Extracted text:
Francis Schaeffer’s Warning: The Idols of Personal Peace, Affluence, and Expressive Individualism in Professional Class Christianity
Dear children, keep yourselves from idols. ~1 John 5:21
Francis Schaeffer’s How Should We Then Live? is as relevant today as ever. Modern society, shaped by a secular and humanistic worldview, stands at a crucial juncture. What Schaeffer teach us? Over the past decades, a cultural narrative has emerged and solidified—a narrative proclaiming that human autonomy and material progress are sufficient foundations for meaning and value. This narrative has come at great cost. From the arts to philosophy, from politics to personal lifestyles, one message dominates: humanity, unaided by divine revelation, has no answers. Reason, untethered from God, leads not to hope but to despair, resignation, and consumption. Tragically, in 2024, it seems that much of middle-class and upper-class American Christianity seems to have been impacted by this as well.

Using the information:
1) Which book by Francis Schaeffer does the essay on his warning call as relevant today as ever?
2) What idols does the title of the essay on Schaeffer's warning name?
3) Write the next part of the essay on Schaeffer's warning, picking up after its final sentence.
These rows were taken from a separate source.

[Dataset entries]
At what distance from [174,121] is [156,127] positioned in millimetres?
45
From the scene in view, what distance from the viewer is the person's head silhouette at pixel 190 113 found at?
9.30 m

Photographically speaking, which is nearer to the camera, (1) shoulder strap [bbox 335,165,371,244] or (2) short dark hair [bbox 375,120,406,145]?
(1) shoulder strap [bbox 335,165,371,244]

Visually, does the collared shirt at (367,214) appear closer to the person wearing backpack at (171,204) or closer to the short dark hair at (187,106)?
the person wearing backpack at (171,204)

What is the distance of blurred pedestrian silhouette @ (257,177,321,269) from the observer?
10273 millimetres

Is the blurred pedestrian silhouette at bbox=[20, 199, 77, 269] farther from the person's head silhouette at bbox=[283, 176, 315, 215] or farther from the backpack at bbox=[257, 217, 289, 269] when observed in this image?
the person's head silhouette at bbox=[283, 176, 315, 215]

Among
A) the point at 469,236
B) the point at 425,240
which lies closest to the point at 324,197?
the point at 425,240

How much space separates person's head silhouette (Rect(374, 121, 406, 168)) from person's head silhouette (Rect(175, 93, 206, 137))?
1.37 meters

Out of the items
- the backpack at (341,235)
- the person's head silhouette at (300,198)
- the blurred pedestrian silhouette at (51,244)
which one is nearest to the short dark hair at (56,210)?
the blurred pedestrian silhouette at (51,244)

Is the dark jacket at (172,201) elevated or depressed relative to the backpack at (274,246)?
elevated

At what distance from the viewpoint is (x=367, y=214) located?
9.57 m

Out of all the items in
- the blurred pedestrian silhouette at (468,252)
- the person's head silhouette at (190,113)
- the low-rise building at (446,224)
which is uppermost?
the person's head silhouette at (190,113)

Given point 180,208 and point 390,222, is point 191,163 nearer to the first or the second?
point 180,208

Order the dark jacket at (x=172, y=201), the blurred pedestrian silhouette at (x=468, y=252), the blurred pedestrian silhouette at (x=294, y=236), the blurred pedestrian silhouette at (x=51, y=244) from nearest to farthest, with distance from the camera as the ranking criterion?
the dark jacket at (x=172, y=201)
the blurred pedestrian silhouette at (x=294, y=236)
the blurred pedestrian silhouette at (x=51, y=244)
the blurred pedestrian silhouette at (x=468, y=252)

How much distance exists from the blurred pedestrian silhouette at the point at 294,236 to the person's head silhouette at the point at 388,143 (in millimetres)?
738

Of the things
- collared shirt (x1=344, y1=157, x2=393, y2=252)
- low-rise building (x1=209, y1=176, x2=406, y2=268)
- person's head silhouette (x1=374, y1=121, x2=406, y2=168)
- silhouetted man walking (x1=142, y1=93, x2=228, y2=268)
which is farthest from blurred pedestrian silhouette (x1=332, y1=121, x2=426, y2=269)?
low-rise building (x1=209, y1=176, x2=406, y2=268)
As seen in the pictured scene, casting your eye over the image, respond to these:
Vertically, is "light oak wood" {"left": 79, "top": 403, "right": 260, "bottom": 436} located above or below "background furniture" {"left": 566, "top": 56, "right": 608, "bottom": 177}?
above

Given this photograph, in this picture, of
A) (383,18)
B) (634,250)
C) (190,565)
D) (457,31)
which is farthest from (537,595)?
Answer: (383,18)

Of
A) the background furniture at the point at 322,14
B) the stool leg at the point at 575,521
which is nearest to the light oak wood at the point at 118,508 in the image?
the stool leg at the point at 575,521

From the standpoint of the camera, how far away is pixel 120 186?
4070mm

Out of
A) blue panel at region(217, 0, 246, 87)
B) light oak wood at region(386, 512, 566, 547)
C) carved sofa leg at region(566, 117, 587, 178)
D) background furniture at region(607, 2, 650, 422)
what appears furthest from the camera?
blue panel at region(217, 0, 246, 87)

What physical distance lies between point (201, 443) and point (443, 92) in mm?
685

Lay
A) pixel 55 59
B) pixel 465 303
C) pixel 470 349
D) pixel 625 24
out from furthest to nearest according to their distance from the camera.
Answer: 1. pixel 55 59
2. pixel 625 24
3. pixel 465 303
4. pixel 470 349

Answers for the exercise:
1) How Should We Then Live?

2) Personal peace, affluence, and expressive individualism.

3)
By the mid-20th century, the absence of fixed moral absolutes resulted in the ascendancy of two horrendous values—personal peace and affluence. These are the defining idols of our time. By personal peace, Schaeffer means the pursuit of a life undisturbed—an insistence on being left alone, even at the expense of the suffering of others or the well-being of future generations. A life of comfort and hobbies. By affluence, Schaeffer means the obsessive accumulation of material goods, measured by success and prosperity. A life dedicated to avoiding discomfort. These values now dominate every corner of Western society, casting a long shadow over its institutions, families, and moral fabric.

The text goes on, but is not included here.